A corner of her brain screamed in warning. She looked his eyes and saw the sincerity of his promise written there. Surely it was time to learn to trust again?

She nodded.

At her capitulation, Alex's restraint shattered.

This was no gentle wooing, as he claimed her with banked up hunger, she responded, ardent and passionate in a fiery mating. Afterwards he moved his body to one side, cradling her close.

Kate buried her face in his throat, for a few moments savouring the ecstasy of total peace. It would be so easy to slip back into the folds of habit, leaving all friction outside the bedroom door.

She wasn't the same woman who'd last shared this intimacy. Her pride and self-respect spurned such easy compromise.

"Why did you kidnap me?"
 

Alex stiffened at her question. It was her deliberate breaking of an unspoken pact.

"You came into the black vortex of my grief. Bright, untouched and so certain you'd been the one wronged. I thought you'd killed Marcos, and I hit out without thinking it through."

"And you got the wrong woman."

His arm tightened, crushing her.

"Yes. And in wreaking revenge, I destroyed my honour." The bleak words underscored his torment. "If it's vengeance you need, Catriona, you've had it in full measure. That mistake made me less than a man."

And that was a damning slur, one she guessed he would find intolerable to live with. And when she ran, leaving him with their child, she'd turned the screw.

And didn't I intend to do just that?

"It caused me to leave Australia."

"Why?"

"My family saw you lay your token of sorrow beside Marcos."
 

She shivered, the memory of scores of dark eyes caressing her, an unwelcome memento of that dark day.

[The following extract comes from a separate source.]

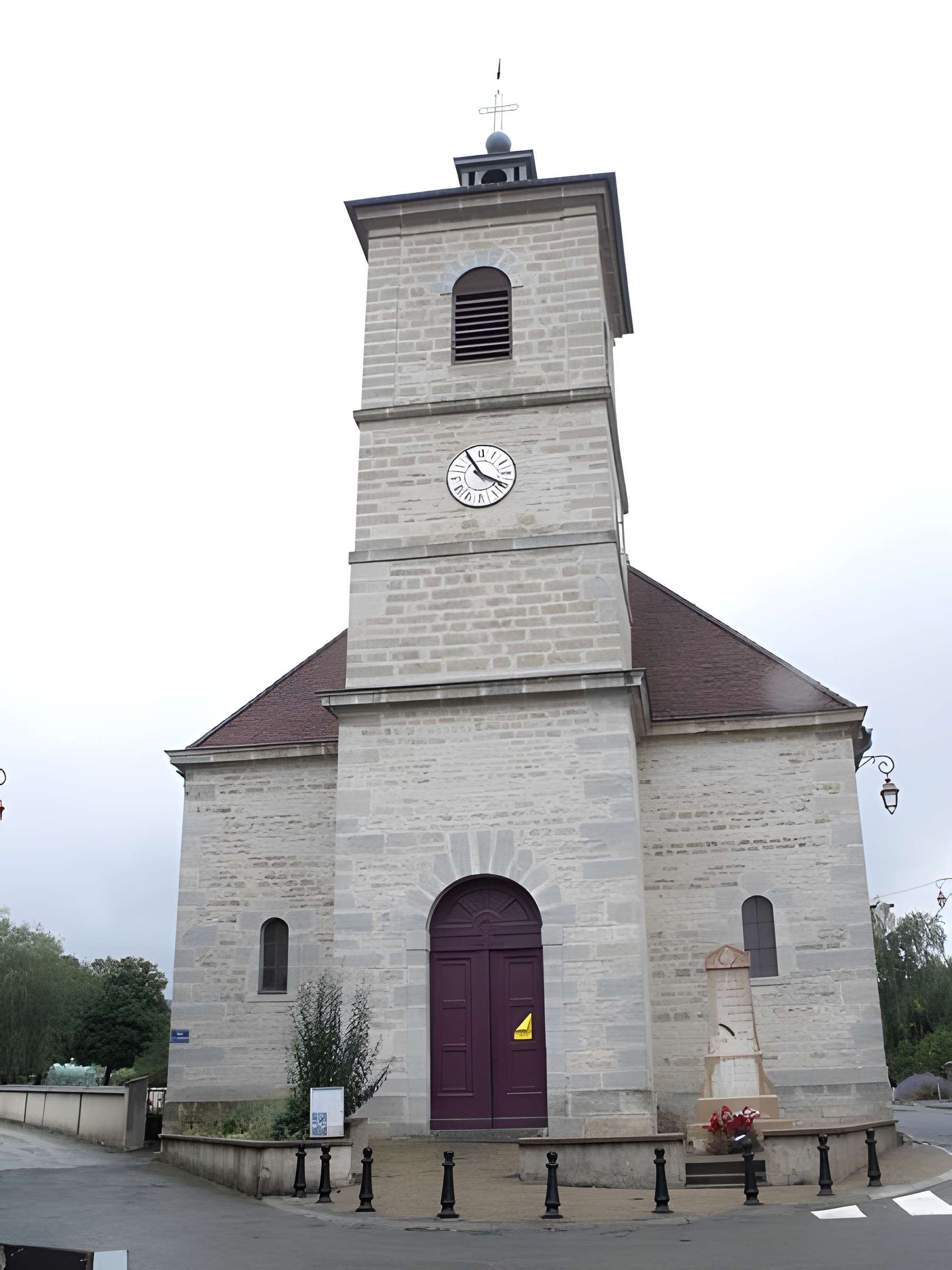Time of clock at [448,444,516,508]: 3:54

"Jessica Howard was convicted and sentenced for the hit and run that spilled family blood. So honour was appeased. Soon afterwards I brought a golden haired child into the family circle, and everyone waited, expecting to meet Sarah's mother. When you vanished, they waited for an explanation."

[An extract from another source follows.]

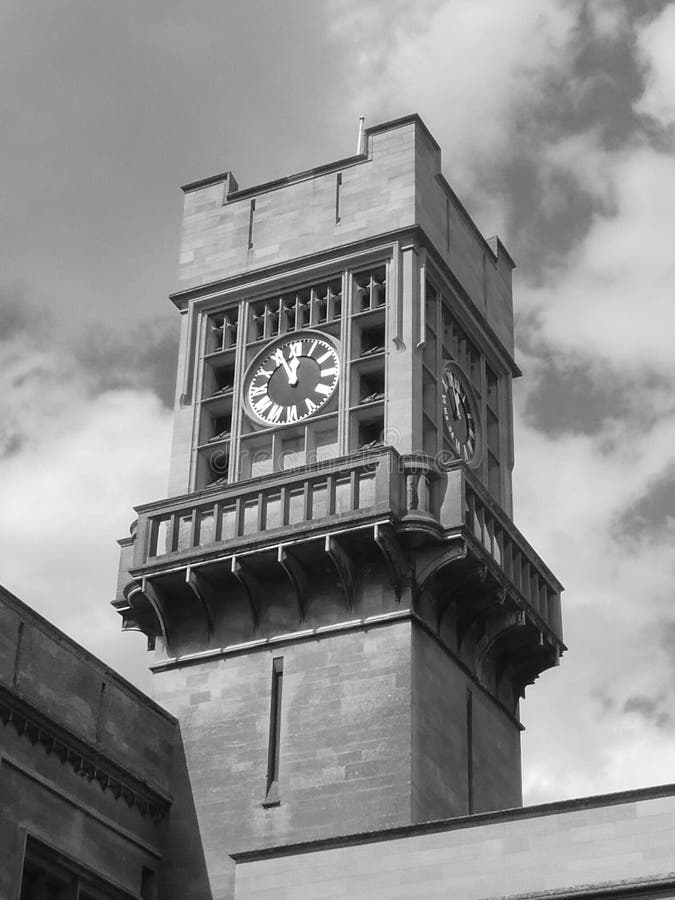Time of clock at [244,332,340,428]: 11:55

Silence settled, stretching unbearably.

"What did you tell them?" she asked at last.

"How could I explain? And they would not ask. That's not our way." He laughed harshly. "Believe me, there are few things worse than the judgmental silence of your family."

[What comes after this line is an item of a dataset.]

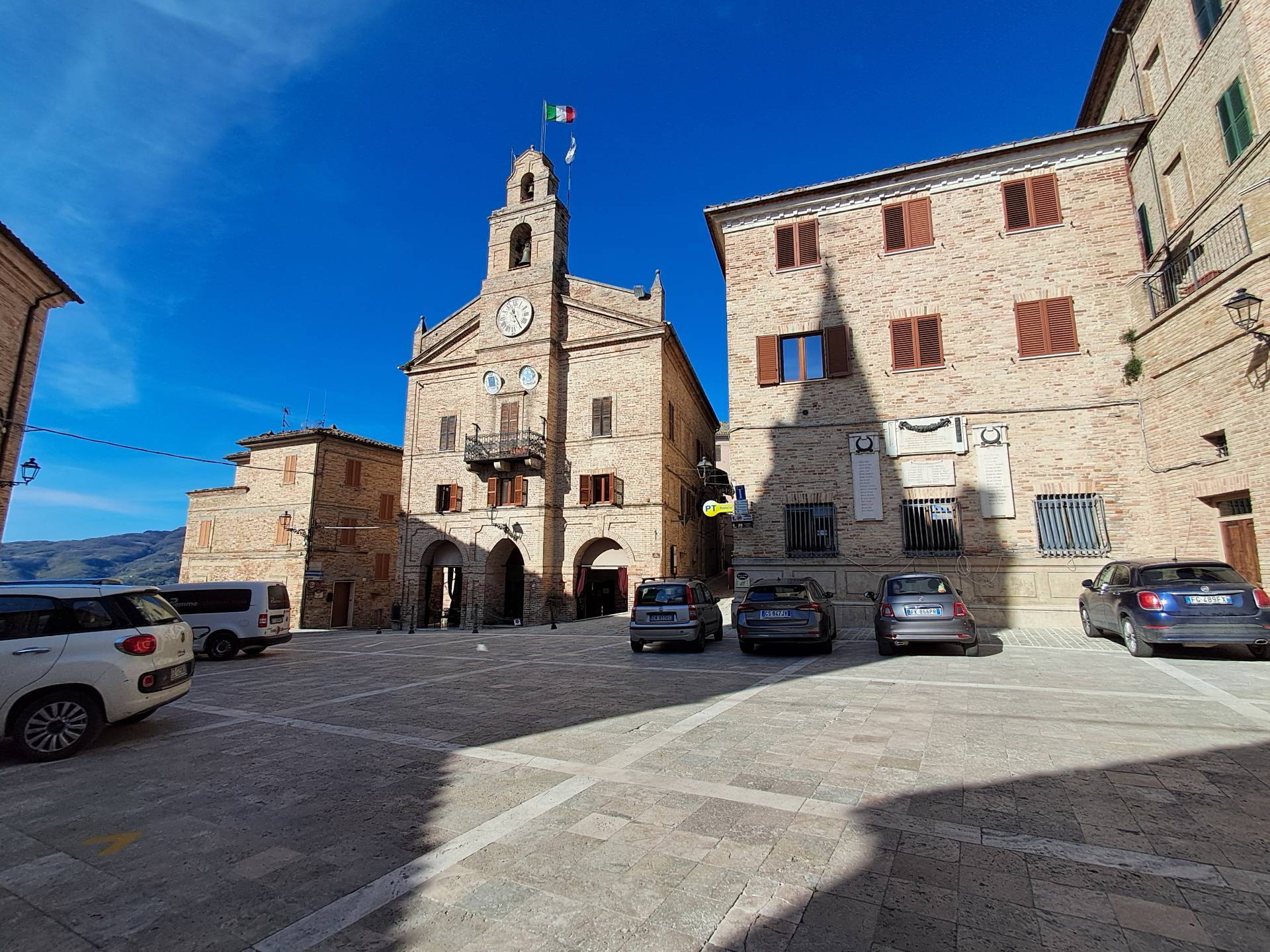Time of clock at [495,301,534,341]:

"Isn't there?" she asked in incredulous disbelief.
 

"Try it some time, Catriona. You may change your mind. I believe the English have a word for it, Coventry."
 

 
Kate swallowed hard pulled back and looked at him.

"You're serious?"

"As serious as a heart attack. Greeks look upon the family as a unit. If one is hurt then all will limp. If one offends we all bear the burden of guilt. And believe me, I offended, big time. And once rumours began to surface in the press, so did their accusing silence."

"What sort of rumours?"

"Since my father and Marcos were killed, the Korda family has worked damn hard to escape the taint of his name," he said gravely. "When the wild rumours about Sarah's mother circulated, my father's unsavoury past was resurrected by the press."

"What sort of rumours?"

"You name it, it was said. And by then, I didn't dare explain. My family was so furious at all the bad press; I couldn't trust them with the truth. I had to protect Sarah and…" he paused.

"And?"
 

"You," he said roughly. "After what I'd done, I had to protect your name. Had the press caught a whiff of your name, believe me they would have found you, assumed identity or not."

Kate shivered and buried her face in his throat, smoothing her hands over taut muscles back. Before she left Australia she'd been aware of the ugly rumours and for years she'd feared being discovered.

You and Sarah both, have a lot to thank Alex for.
Suddenly, Dr. Hart's words made sense.